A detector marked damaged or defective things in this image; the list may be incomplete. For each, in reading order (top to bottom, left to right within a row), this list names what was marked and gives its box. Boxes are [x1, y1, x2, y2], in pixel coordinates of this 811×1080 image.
--
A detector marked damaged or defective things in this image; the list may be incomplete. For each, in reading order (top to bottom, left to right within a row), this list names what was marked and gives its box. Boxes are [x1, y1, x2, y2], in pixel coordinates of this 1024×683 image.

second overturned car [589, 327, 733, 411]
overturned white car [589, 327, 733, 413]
--
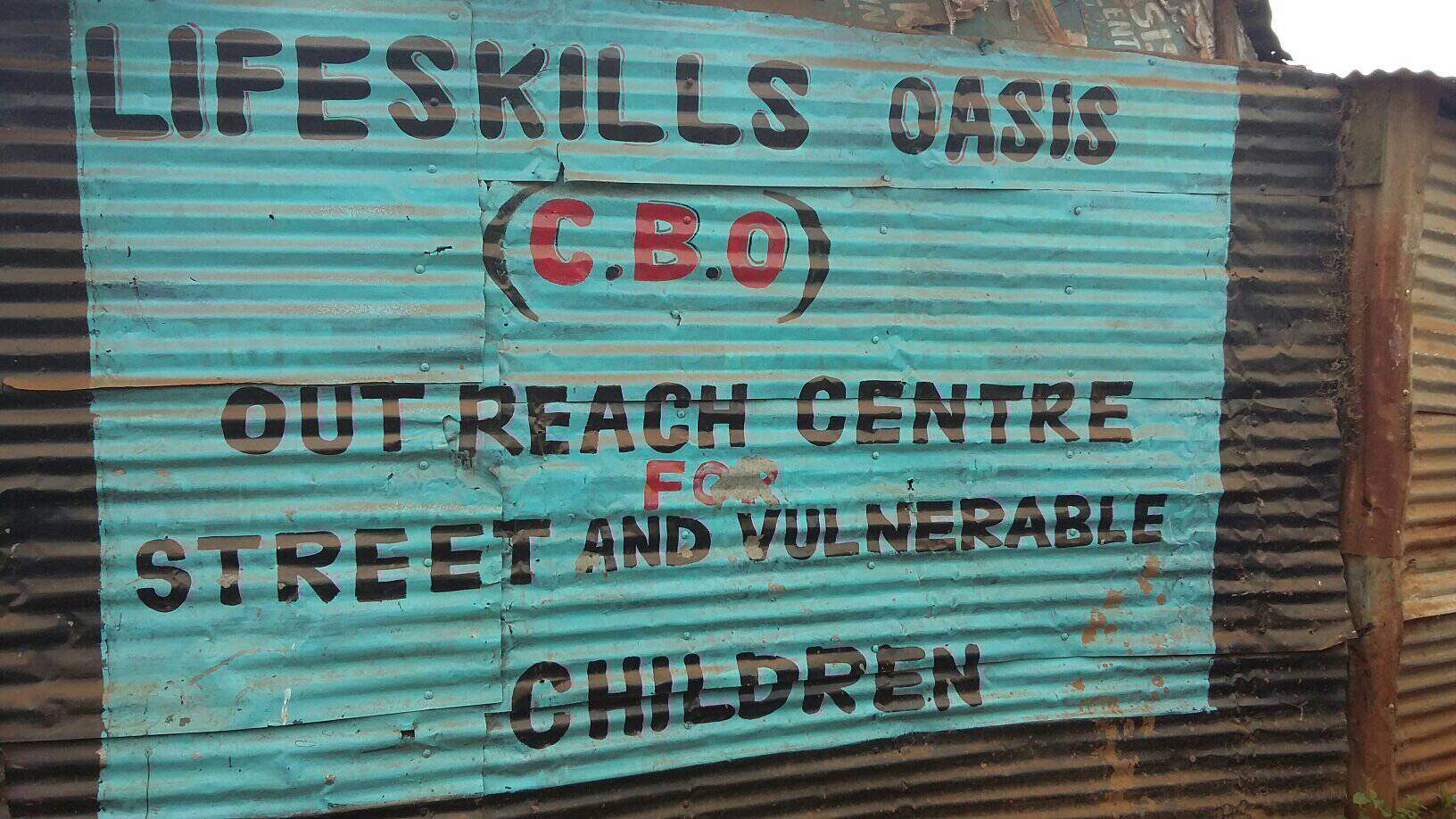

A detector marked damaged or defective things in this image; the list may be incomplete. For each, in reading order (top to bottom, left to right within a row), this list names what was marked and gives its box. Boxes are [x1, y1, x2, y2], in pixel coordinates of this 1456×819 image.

# Instructions to follow:
Put the records that begin at the line containing "this 1024×683 image." and stop after the line containing "overturned white car [589, 327, 733, 413]" into a two-column CSV with the columns input and output, one row per record. Enclose each field in quotation marks and replace its line breaks with spaces.

# Right answer:
input,output
"A detector marked damaged or defective things in this image; the list may be incomplete. For each, in reading order (top to bottom, left to right within a row), this list names what was marked and gives its box. Boxes are [x1, y1, x2, y2], in pixel coordinates of this 1024×683 image.","second overturned car [589, 327, 733, 411] overturned white car [589, 327, 733, 413]"